» Page extract:
^^^^^^^^^^^^^^^^

Colombia

sufi

lala
I got given this at the weekend, really enjoyed it

This interesting piece about translating the book into Spanish, https://latinamericanliteraturetoda...lucky-ones-julianne-pachico-camilo-jaramillo/ makes me want to search up some reviews of the spanish version and see what they thought of it in Colombia

her latest book is about a child being brought up in the jungle by an ai, sounds fun
 

sufi

lala
has anyone not read gabriel garcia marquez? &/or anyone read anyone else from colombia?
 

Benny Bunter

Well-known member
Love in the time of cholera, and the few short stories I've read by him are great.

Also the non-fiction The Story of a Shipwrecked Sailor: Who Drifted on a Liferaft for Ten Days Without Food or Water, Was Proclaimed a National Hero, Kissed by Beauty Queens, Made Rich Through Publicity, and Then Spurned by the Government and Forgotten for All Time

I read about half of 100 years of solitude when I was younger but keeping track of all the millions of characters tired me out and I gave up. Might revisit it one day though. The magic realism thing can get a bit cloying but he was obviously a genius.
 

Benny Bunter

Well-known member
Haven't read any other Colombians apart from Marquez, but I've enjoyed these from the Latin Boom era.

Cortázar - loads of short stories, especially La Casa Tomada

Vargas Llosa - The Cubs, his first book, a very twisted novella. Haven't tried his big novels.

Jose Donoso - The Obscene Bird of Night, possibly the most weird and disturbing novel I've ever read

Juan Rulfo - Pedro Páramo (a ghostly short novel) and The Burning Plain (short stories). He was Mexican so only loosely associated with the Boom but definitely worth a read. Obsessed with death and suffering in a very Mexican way.
 

Benny Bunter

Well-known member
I don't keep up with contemporary lit at all, but Argentinian fantastic/horror fiction has gone through a trendy phase in the last decade. Samanta Schweblin and Mariana Enríquez (both translated into English by the same woman who did the Roberto Bolaño stuff) are both well worth checking out.

Can't help you with Colombia though, I'm afraid. Maybe it will go through a trendy phase too if it isn't already.
 

wg-

Well-known member
100 years of solitude really is an amazing book but you need to be in the right mood for it. Once it gets going I'm not sure there's much like it.

He left the country & is now a Mexican citizen but Fernando Vallejo- Lady of the Assassins was really good from memory.

I have a book of stories by Tomas Carrasquilla that are really great but never read any of the novels, not sure how many got translated.

^^^^^^^^^^^^^^^^

» Excerpted records:

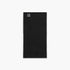 Youth Comfort Shell Tube / Color-Black
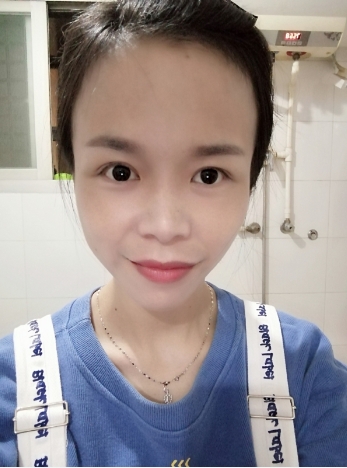 舞月光的第一张照片--南平相亲服务中心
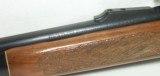 Remington Woodmaster 742 Semi-Auto - 10 of 18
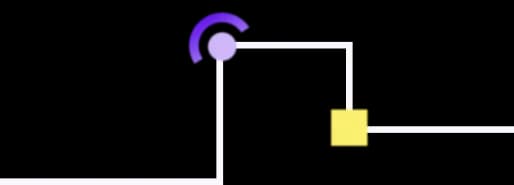 circuit lines left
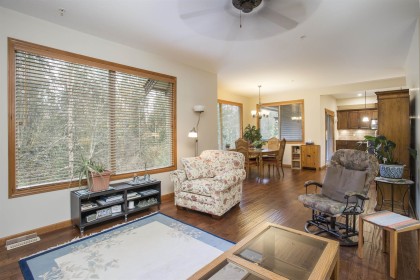 Photo 10 at 64 - 24185 106b Avenue, Albion, Maple Ridge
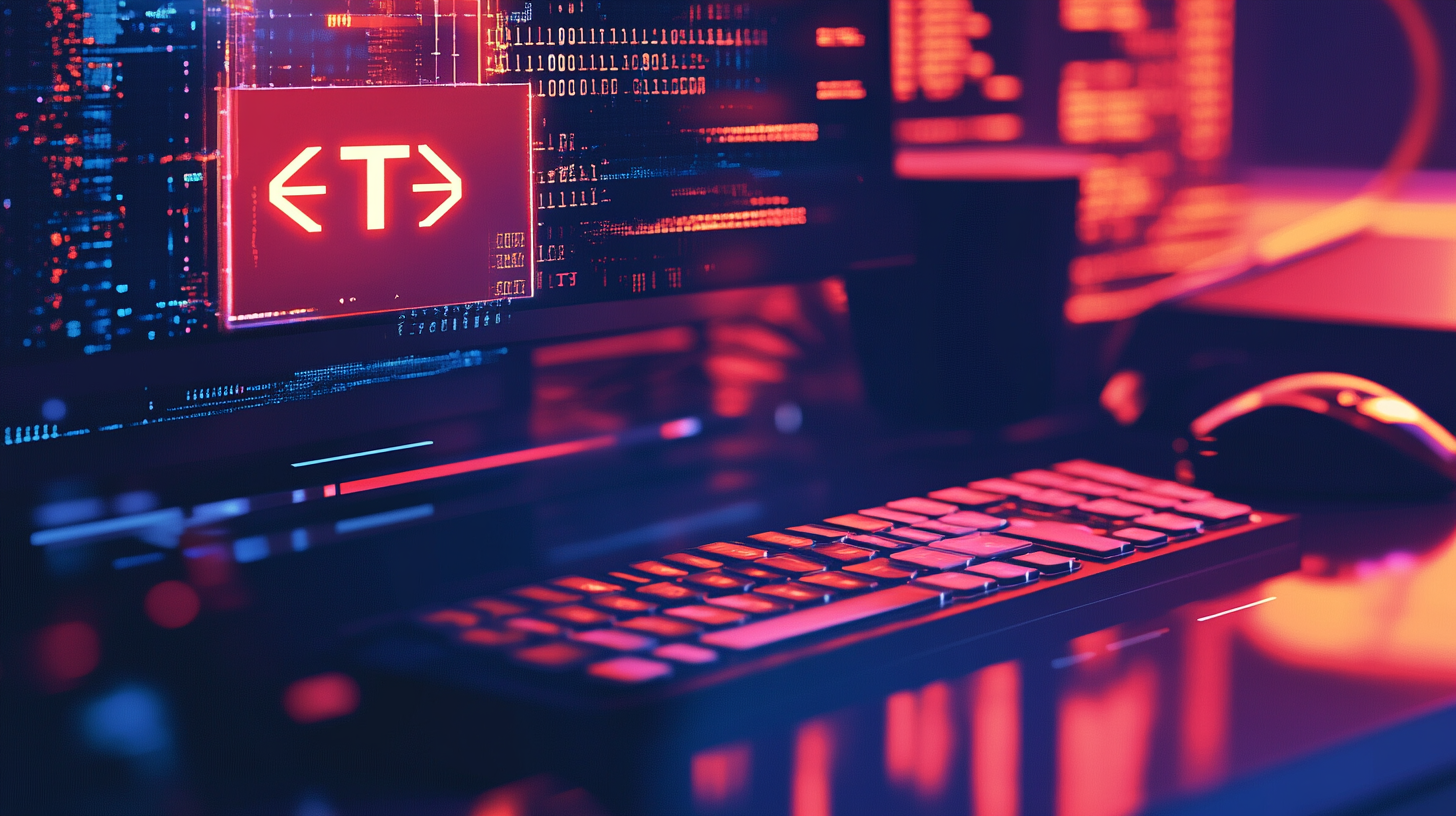 TypeScript Generics: Gotchas and Must-Knows
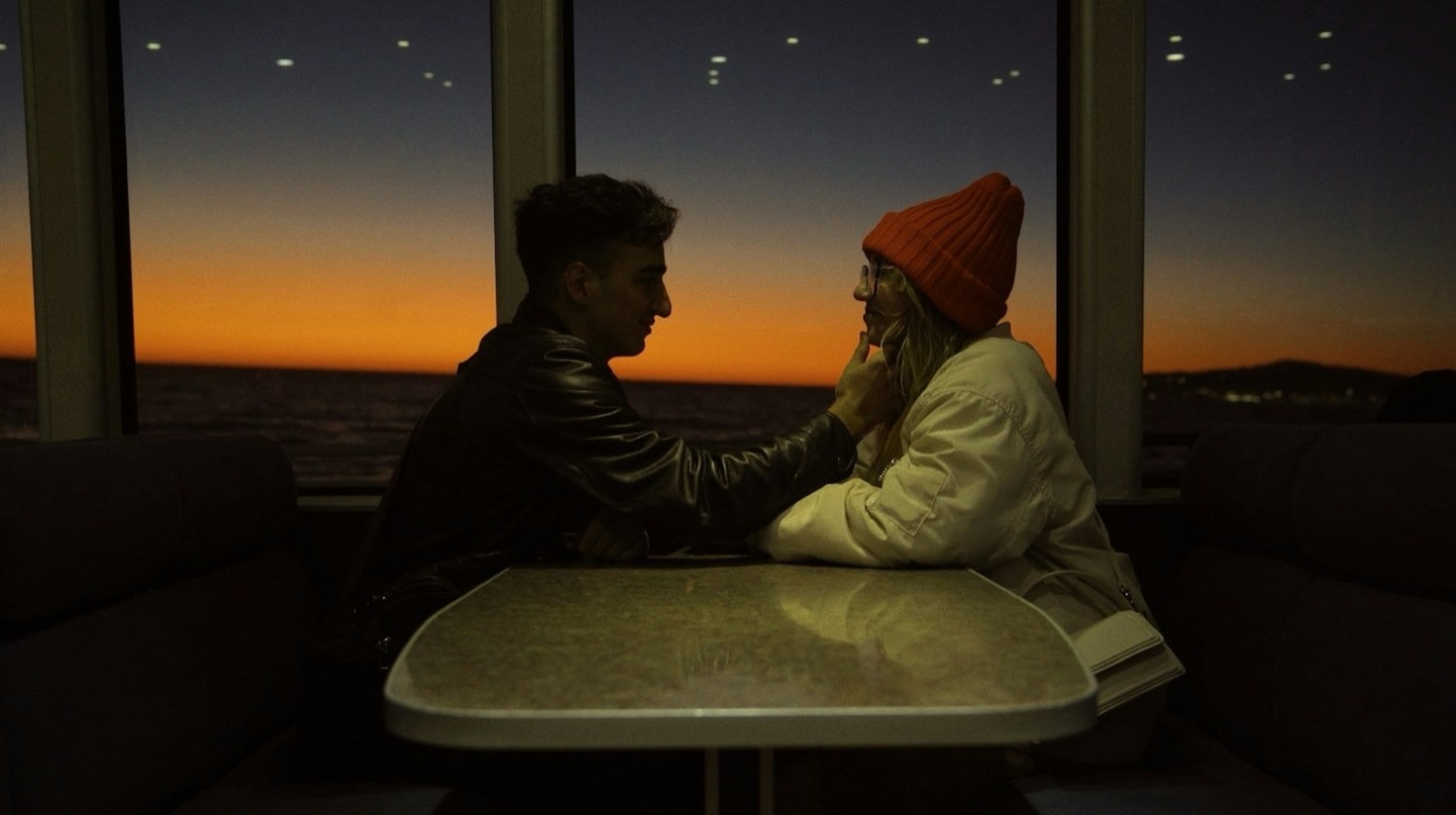 Navigating Consent and Vulnerability in Modern Romantic Fiction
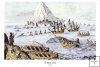 Whaling 1744 Whaling 1744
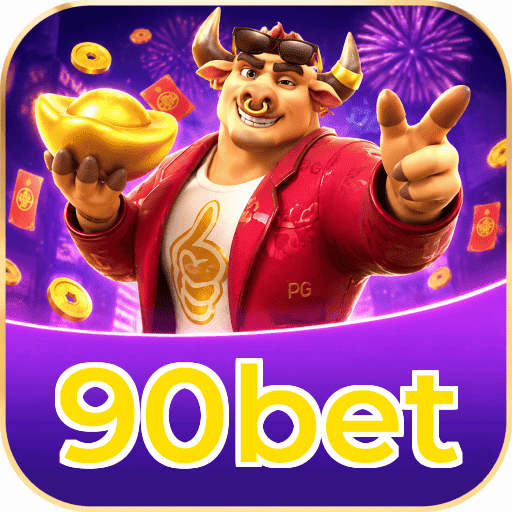 Bikini Paradise - Slot PG Soft com RTP 96.70% e símbolos wild expansivos disponível na 90bet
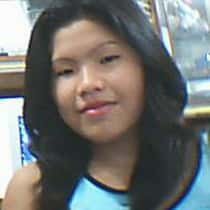 evelyn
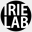 irie-lab.info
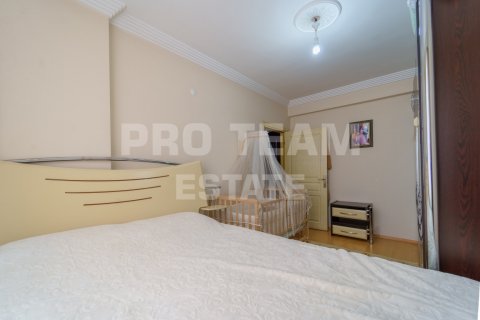 Apartment for sale  in Muratpasa, Antalya, Turkey, 125m2, No. 191991 – photo 16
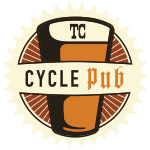TC Cycle Pub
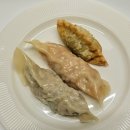 소로3-103 | 명지대맛집 남가좌동 분식 혼밥 만두성지 솔직후기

^^^^^^^^^^^^^^^^

» Exercise 1:
Update the passage from the forum thread on Colombian literature starting at "I read about" and ending at "obviously a genius.", with "characters" changed to "family members".
» Exercise 2:
In the forum thread on Colombian literature, which Jose Donoso novel is described as possibly the most weird and disturbing novel the poster has ever read?

» Answer area 1:
I read about half of 100 years of solitude when I was younger but keeping track of all the millions of family members tired me out and I gave up. Might revisit it one day though. The magic realism thing can get a bit cloying but he was obviously a genius.

» Answer area 2:
The Obscene Bird of Night.